Le secteur de l’ameublement, qui bénéficie légalement d’une dérogation à la règle du repos dominical depuis le mois de janvier 2008, nous fournit un exemple parfait, qui montre que le travail dominical n’apporte aucun gain pour la croissance et l’emploi. L’ouverture des magasins le dimanche n’a pas engendré de consommation supplémentaire. La société Conforama a ainsi annoncé, il y a à peine trois mois, qu’elle allait licencier 800 personnes en raison d’une perte de chiffre d’affaires record de 50 millions d’euros.

Ce texte ajoute des difficultés à la vie des familles. Elles devront chercher des moyens supplémentaires pour faire garder leurs enfants. Faudra-t-il ouvrir les crèches sept jours sur sept ? Les communes devront-elles ouvrir des garderies le dimanche ? Les transports en commun seront-ils adaptés à ces nouveaux horaires ? De plus, ce sont les salariés précaires et à temps partiel, en particulier les femmes, qui devront sacrifier un peu plus de leur liberté au nom du volontariat. Or nous savons très bien que le volontariat pour travailler le dimanche deviendra vite un devoir et permettra de considérer le dimanche un jour comme les autres.

Nous ne voulons pas de cette société que vous proposez. Le dimanche est un élément de cohésion sociale permettant aux populations d’avoir des loisirs, de se cultiver, de décompresser après le rythme du travail. Le caractère mercantile de certains et l’individualisme d’autres vont imposer à la société entière un modèle dont nous ne voulons pas. Pour les intérêts mercantiles de quelques grandes surfaces, nous allons remettre en cause un principe fondamental.
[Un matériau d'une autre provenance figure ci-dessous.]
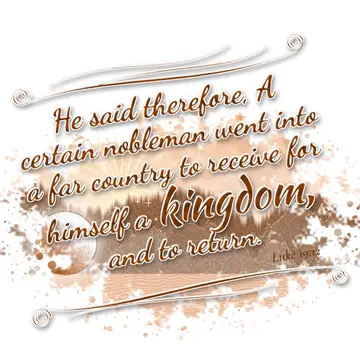 Luke 19:12 – He said therefore, A certain nobleman went into a far country to receive for himself a kingdom, and to return.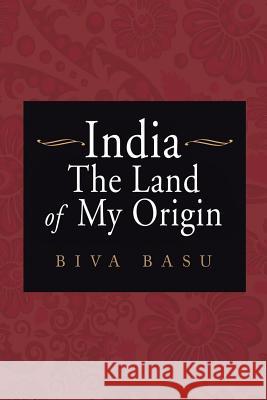 India: The Land of My Origin Biva Basu 9781524678111 Authorhouse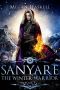 [Sanyare Chronicles 01] • Sanyare
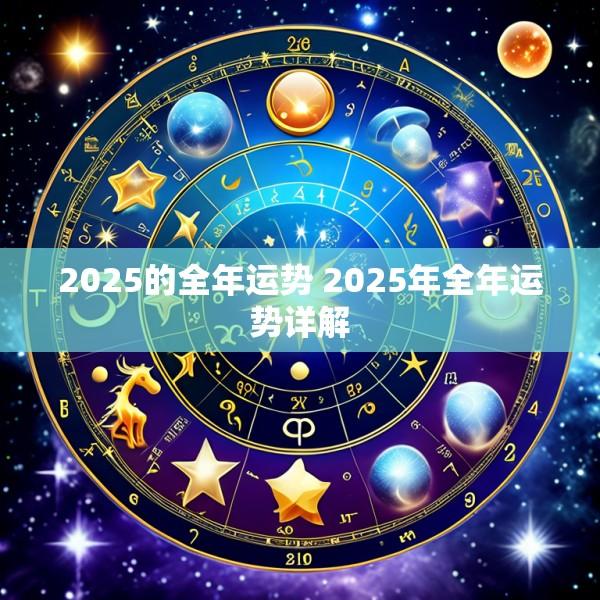 2025的全年运势 2025年全年运势详解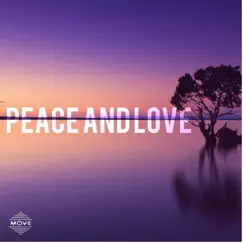 Peace and Love - Single by MOVE album reviews, ratings, credits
Ce texte aura de lourdes conséquences sur la vie des citoyens. Il va créer des inégalités et engendrer à terme des dérives de nature à rendre le travail du dimanche obligatoire. II va créer une société que personne ne souhaite et qui ne résoudra absolument pas les difficultés économiques et sociales auxquelles notre pays est confronté. Et la droite et le Gouvernement s’obstinent encore à présenter ce texte !

On remarque que, pour la majorité et pour le Président de la République, le travail devient une obsession. Après le slogan « travailler plus pour gagner plus », puis « travailler plus longtemps » – « travailler jusqu’à 70 ans » – aujourd’hui, on entend le slogan « travailler le dimanche ». Je crois qu’on n’est jamais tombé aussi bas ! Quelle honte !

Ainsi sommes-nous opposés à cet article 2, qui met à mal les salariés et démantèle le droit du travail. Notre amendement tend à le supprimer, car son application ne créera ni emploi ni richesse.

Je suis heureuse que ce texte n’affecte pas l’Alsace et la Moselle protégées par le droit local. On ne peut d’ailleurs pas prétendre soutenir le droit local – n’est-ce pas, mes chers collègues ? – et voter pour ce texte.